An anonymous reader writes: "'Imagine computers in a group providing disk storage for their users, transparently swapping files and optimizing their collective performance, all with no central administration.' Computerworld is predicting that over the next 10 years, operating systems will become highly distributed and 'self-healing,' and they'll collaborate with applications, making application programmers' jobs easier."

3 of 384 comments (clear)

  1. Amoeba by oyving · · Score: 5, Informative

    Tanenbaums Amoeba is way ahead of the game then.

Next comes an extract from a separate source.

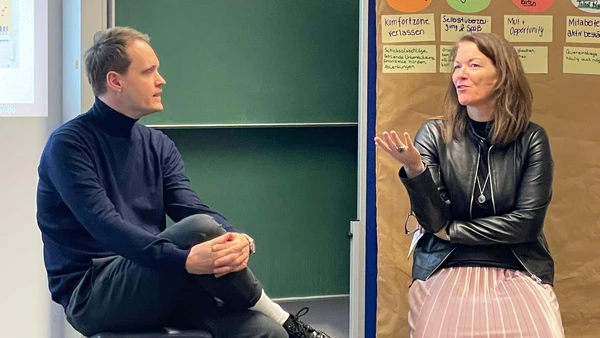 Two people are talking.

  2. As long as... by BoarderPhreak · · Score: 5, Informative
    ...This software isn't like Office X from Microsoft on the Mac where it scans your network for anti-piracy measures, but in the process opens up your machine wide to the Internet by opening several ports... Worse yet, not tell anyone about it!

    Grumble, grumble...

  3. Re:Scalability problems, anyone? by Salamander · · Score: 5, Informative
    Surely there will be major scalability problems with something like this, a la Gnutella

    That's why it's research. I've met and talked to Bill Bolosky (Farsite project lead); he's very clueful wrt scalability in general, and well aware of the problems that networks like Gnutella (an unusually naive protocol, BTW) have run into. However, like the folks working on OceanStore or CFS or many other projects, the Farsite folks have a fairly formidable arsenal of innovative techniques they can apply to the problem. The details are still being worked out, of course, because that's what research is all about, but the people working in this area do seem to be making real progress toward solutions that could scale to such levels.